» **BRIEF**: Print each line of the material below without changing anything, keeping the original order.

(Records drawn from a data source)

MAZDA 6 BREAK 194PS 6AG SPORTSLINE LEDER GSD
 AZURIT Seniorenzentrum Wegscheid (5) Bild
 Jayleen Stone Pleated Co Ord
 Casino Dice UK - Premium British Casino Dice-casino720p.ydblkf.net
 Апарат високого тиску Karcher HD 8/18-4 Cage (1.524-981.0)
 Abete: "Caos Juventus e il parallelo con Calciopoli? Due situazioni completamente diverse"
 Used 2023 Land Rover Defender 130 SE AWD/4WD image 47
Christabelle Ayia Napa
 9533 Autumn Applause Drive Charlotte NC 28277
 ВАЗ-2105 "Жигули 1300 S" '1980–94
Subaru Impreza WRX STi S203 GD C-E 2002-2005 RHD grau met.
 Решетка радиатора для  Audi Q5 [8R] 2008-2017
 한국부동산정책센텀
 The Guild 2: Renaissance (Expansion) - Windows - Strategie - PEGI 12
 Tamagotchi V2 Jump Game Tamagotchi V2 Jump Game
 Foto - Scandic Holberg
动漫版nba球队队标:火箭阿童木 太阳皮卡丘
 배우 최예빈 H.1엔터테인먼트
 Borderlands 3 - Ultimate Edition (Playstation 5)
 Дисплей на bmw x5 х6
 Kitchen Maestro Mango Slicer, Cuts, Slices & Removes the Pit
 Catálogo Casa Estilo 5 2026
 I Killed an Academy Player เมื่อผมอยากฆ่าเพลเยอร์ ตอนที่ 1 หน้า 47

» **RESPONSE TO THIS EXERCISE**:
MAZDA 6 BREAK 194PS 6AG SPORTSLINE LEDER GSD
 AZURIT Seniorenzentrum Wegscheid (5) Bild
 Jayleen Stone Pleated Co Ord
 Casino Dice UK - Premium British Casino Dice-casino720p.ydblkf.net
 Апарат високого тиску Karcher HD 8/18-4 Cage (1.524-981.0)
 Abete: "Caos Juventus e il parallelo con Calciopoli? Due situazioni completamente diverse"
 Used 2023 Land Rover Defender 130 SE AWD/4WD image 47
Christabelle Ayia Napa
 9533 Autumn Applause Drive Charlotte NC 28277
 ВАЗ-2105 "Жигули 1300 S" '1980–94
Subaru Impreza WRX STi S203 GD C-E 2002-2005 RHD grau met.
 Решетка радиатора для  Audi Q5 [8R] 2008-2017
 한국부동산정책센텀
 The Guild 2: Renaissance (Expansion) - Windows - Strategie - PEGI 12
 Tamagotchi V2 Jump Game Tamagotchi V2 Jump Game
 Foto - Scandic Holberg
动漫版nba球队队标:火箭阿童木 太阳皮卡丘
 배우 최예빈 H.1엔터테인먼트
 Borderlands 3 - Ultimate Edition (Playstation 5)
 Дисплей на bmw x5 х6
 Kitchen Maestro Mango Slicer, Cuts, Slices & Removes the Pit
 Catálogo Casa Estilo 5 2026
 I Killed an Academy Player เมื่อผมอยากฆ่าเพลเยอร์ ตอนที่ 1 หน้า 47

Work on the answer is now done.